**WHAT IS REQUIRED:** Using the records below, filter out every line that lacks "camera" and copy the rest.

** SUPPLIED DATA follows **

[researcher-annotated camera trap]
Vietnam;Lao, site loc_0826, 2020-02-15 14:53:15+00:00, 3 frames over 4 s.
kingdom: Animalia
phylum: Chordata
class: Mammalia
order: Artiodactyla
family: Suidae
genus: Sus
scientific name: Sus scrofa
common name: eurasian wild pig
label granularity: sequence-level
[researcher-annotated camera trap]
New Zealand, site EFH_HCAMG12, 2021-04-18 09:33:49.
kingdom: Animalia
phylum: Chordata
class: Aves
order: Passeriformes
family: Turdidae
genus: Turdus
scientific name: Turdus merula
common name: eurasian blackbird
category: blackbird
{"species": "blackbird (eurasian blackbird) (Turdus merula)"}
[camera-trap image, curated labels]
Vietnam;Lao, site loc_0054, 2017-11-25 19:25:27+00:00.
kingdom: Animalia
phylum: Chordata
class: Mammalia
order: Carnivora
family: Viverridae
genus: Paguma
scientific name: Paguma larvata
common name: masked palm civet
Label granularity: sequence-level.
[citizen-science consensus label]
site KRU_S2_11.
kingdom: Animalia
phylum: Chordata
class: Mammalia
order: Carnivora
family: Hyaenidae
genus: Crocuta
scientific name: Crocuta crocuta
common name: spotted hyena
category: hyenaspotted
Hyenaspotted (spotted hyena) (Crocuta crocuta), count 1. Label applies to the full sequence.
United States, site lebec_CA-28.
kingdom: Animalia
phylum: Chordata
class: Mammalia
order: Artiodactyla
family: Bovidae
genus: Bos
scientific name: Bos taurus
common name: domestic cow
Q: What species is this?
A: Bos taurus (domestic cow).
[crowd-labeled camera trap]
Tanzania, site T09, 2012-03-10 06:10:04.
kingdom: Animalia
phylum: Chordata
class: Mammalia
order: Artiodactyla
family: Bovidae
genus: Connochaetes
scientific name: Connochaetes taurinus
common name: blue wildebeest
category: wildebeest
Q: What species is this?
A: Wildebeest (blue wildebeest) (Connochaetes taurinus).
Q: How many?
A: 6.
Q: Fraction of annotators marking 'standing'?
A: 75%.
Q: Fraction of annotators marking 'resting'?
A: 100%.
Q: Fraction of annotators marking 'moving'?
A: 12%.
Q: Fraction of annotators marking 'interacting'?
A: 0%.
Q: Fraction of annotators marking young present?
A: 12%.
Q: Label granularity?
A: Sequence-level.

** End of SUPPLIED DATA **

**SOLUTION:**
[researcher-annotated camera trap]
[researcher-annotated camera trap]
[camera-trap image, curated labels]
[crowd-labeled camera trap]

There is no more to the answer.